Home of the ancient city of Carthage, Tunisia was once an important player in the Mediterranean, placed as it is in the centre of North Africa, close to vital shipping routes.
In their time, the Romans, Arabs, Ottoman Turks and French realised its strategic significance, making it a hub for control over the region.
French colonial rule ended in 1956, and Tunisia was led for three decades by Habib Bourguiba, who advanced secular ideas. These included emancipation for women - women's rights in Tunisia are among the most advanced in the Arab world - the abolition of polygamy and compulsory free education.
Mr Bourguiba also increased his own powers to become a virtual dictator.

In 1987 he was dismissed on grounds of senility and Zine al-Abidine Ben Ali became president. He continued with a hard line against Islamic extremists, but inherited an economically-stable country.
Although Tunisia under Mr Ben Ali introduced some press freedoms and freed a number of political prisoners, the authorities tolerated no dissent.

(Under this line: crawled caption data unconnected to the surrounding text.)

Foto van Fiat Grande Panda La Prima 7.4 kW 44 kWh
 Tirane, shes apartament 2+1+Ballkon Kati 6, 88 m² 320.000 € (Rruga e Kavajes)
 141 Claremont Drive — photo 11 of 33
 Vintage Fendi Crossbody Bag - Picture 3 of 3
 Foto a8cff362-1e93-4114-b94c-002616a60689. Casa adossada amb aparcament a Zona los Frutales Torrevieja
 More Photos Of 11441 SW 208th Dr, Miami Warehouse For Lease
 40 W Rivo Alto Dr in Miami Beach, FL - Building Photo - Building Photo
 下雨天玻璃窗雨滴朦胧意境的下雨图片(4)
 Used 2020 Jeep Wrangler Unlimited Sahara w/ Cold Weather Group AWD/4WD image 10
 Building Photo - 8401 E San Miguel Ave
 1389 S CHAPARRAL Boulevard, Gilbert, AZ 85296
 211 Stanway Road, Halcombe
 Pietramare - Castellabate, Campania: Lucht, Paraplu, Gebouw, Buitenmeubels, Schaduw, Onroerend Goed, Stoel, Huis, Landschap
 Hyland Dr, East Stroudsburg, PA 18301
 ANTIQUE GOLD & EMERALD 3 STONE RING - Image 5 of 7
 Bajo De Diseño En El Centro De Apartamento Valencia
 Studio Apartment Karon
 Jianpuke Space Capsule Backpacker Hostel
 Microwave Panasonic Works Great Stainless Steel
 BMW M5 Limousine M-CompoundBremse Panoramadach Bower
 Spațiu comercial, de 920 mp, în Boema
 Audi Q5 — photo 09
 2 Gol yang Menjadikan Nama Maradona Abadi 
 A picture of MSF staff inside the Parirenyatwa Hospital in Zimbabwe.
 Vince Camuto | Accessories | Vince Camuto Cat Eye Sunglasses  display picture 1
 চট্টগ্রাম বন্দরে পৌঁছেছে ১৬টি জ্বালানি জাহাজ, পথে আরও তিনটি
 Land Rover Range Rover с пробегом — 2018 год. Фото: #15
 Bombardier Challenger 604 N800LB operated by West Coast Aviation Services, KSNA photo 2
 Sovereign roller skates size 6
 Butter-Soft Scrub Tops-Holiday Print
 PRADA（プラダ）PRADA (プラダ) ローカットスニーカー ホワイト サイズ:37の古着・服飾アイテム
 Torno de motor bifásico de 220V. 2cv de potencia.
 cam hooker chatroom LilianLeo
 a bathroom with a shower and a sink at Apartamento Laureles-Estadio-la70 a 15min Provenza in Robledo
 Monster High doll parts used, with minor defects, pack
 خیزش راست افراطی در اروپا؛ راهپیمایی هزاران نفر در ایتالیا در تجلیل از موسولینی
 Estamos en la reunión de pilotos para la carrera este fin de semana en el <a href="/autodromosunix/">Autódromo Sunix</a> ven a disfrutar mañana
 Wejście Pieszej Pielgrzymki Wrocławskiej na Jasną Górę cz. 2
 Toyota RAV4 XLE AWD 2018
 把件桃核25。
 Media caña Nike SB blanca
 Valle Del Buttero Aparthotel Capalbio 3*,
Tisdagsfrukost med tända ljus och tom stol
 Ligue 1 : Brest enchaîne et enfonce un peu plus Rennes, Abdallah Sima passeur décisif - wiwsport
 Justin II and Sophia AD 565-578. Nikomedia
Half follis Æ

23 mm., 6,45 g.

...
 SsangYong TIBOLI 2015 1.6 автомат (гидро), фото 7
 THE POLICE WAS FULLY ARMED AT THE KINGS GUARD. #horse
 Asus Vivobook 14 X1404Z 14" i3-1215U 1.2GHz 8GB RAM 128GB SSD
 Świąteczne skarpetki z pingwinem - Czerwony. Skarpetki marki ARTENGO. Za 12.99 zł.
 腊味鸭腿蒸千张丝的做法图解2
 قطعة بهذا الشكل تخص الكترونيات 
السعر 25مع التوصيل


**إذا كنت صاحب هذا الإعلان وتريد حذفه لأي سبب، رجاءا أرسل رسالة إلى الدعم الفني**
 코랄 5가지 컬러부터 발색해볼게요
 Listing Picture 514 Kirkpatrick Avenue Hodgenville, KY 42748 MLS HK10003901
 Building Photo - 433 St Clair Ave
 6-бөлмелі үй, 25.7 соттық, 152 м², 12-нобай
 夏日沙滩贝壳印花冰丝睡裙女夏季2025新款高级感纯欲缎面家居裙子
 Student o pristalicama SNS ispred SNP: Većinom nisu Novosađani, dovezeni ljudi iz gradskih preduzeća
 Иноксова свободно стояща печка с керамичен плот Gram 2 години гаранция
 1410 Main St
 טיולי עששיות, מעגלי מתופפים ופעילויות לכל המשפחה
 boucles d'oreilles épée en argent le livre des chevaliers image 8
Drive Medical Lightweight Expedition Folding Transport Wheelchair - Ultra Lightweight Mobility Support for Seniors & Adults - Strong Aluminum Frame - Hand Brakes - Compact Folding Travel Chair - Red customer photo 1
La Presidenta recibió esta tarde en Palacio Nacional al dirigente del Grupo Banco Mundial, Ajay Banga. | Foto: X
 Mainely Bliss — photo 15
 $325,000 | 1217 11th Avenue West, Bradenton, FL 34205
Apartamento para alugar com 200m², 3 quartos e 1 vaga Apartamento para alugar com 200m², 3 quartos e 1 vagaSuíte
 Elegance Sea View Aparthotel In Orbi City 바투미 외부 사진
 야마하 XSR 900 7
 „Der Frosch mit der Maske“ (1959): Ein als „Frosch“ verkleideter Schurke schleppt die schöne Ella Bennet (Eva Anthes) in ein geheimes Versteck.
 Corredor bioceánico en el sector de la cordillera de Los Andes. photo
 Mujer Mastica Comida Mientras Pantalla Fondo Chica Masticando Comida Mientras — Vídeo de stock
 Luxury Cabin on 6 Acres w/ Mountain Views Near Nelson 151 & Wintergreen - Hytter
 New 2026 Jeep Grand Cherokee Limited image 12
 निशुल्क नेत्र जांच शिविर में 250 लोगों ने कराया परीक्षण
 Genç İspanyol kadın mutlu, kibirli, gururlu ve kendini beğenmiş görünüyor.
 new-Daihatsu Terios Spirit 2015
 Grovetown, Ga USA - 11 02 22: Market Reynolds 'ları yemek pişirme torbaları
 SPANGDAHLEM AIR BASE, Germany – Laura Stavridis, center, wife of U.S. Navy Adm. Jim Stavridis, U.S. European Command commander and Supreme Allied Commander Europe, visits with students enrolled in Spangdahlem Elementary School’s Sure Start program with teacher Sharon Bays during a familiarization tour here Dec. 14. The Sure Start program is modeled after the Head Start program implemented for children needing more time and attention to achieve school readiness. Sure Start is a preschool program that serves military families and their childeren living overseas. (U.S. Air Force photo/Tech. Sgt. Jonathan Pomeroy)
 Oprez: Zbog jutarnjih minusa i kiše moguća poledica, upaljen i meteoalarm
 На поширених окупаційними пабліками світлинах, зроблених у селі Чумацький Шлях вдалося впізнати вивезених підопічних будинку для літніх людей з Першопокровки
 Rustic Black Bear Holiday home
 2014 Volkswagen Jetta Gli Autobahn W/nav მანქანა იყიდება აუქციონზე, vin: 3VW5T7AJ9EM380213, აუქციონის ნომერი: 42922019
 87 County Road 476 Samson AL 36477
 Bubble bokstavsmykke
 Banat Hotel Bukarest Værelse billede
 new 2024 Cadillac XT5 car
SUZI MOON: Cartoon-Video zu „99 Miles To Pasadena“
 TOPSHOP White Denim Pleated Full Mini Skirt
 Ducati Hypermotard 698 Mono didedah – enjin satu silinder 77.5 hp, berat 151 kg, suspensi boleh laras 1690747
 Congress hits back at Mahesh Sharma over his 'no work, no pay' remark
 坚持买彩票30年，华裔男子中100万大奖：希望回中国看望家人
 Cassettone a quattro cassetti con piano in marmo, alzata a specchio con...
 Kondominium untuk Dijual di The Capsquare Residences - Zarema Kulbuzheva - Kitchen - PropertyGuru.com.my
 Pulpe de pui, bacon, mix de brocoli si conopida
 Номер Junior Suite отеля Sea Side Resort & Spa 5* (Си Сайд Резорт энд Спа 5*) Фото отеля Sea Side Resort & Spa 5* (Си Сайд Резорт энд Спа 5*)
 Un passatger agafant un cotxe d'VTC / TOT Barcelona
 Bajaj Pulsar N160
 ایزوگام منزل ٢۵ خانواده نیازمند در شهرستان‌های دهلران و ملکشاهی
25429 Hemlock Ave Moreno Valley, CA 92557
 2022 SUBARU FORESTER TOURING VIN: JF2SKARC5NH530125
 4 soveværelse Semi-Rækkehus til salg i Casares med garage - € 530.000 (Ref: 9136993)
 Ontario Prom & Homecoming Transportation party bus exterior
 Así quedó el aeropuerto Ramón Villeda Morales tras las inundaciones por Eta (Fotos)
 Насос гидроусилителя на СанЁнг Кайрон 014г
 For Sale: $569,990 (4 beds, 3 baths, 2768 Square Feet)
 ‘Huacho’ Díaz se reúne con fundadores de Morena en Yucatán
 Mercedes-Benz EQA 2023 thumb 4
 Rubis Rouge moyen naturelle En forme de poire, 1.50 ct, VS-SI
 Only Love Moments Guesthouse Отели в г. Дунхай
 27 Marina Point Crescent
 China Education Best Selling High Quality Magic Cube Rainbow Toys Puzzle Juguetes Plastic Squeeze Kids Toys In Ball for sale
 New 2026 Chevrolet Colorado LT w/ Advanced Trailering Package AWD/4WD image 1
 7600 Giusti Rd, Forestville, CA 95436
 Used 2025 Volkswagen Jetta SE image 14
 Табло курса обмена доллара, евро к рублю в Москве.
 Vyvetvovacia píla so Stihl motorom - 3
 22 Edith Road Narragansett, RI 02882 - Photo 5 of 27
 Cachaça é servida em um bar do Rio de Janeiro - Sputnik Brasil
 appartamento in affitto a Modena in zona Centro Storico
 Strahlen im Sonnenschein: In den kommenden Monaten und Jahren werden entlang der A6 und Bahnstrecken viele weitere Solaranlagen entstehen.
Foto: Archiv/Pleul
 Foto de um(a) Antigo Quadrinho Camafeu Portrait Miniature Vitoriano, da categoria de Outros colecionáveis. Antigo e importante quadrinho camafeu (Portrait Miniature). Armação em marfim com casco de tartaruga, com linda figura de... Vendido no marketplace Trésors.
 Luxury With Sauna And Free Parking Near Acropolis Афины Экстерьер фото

Mr Ben Ali faced reproach at home and abroad for his party's three "99.9%" election wins. The opposition condemned changes to the constitution which allowed him to run for re-election in 2004, and in 2009.
Discontent with his autocratic rule erupted in into mass street demonstrations which prompted Mr Ben Ali to step aside in 2011. This inspired uprisings across the region that became known as the Arab Spring.
Tunisia is more prosperous than its neighbours and has strong trade links with Europe. Agriculture employs a large part of the workforce, and dates and olives are cultivated in the drier areas. But unemployment is chronic in some regions.
Tourism is a key sector of the economy. Visitor numbers dropped following the 2011 uprising, but Tunisia hopes to win back many of the Europeans who flocked to its resorts every year.
Secular Tunisians, especially women, are worried about the growing influence of ultra-conservative Islamists since the uprising that toppled Mr Ben Ali. The Islamist Ennahda party, which took over the reins of power in October 2011, pledged tolerance but put pressure on the state-run media and proposed a constitution that would curtail women's rights.
The killings of two opposition politicians in 2013 led to a stand-off between Ennahda and its secular rivals, with opposition supporters taking to the streets to demand fresh elections.
In October 2013, Ennahda agreed to step aside in favour of a non-partisan caretaker government. This prepared for fresh parliamentary and presidential elections in late 2014, at which the Islamists were defeated.
Despite the country's firmly anti-extremist political culture, militant Islamists are an increasing matter of concern for the authorities.
A suicide bomb attack on an historic synagogue in the resort of Djerba in 2002 killed 21 people, and was followed by sporadic shoot-outs with security forces over the next ten years until 2015, when the Islamic State group launched two attacks on tourists at the Bardo Museum and the beach resort of Sousse, leaving more than 60 people dead.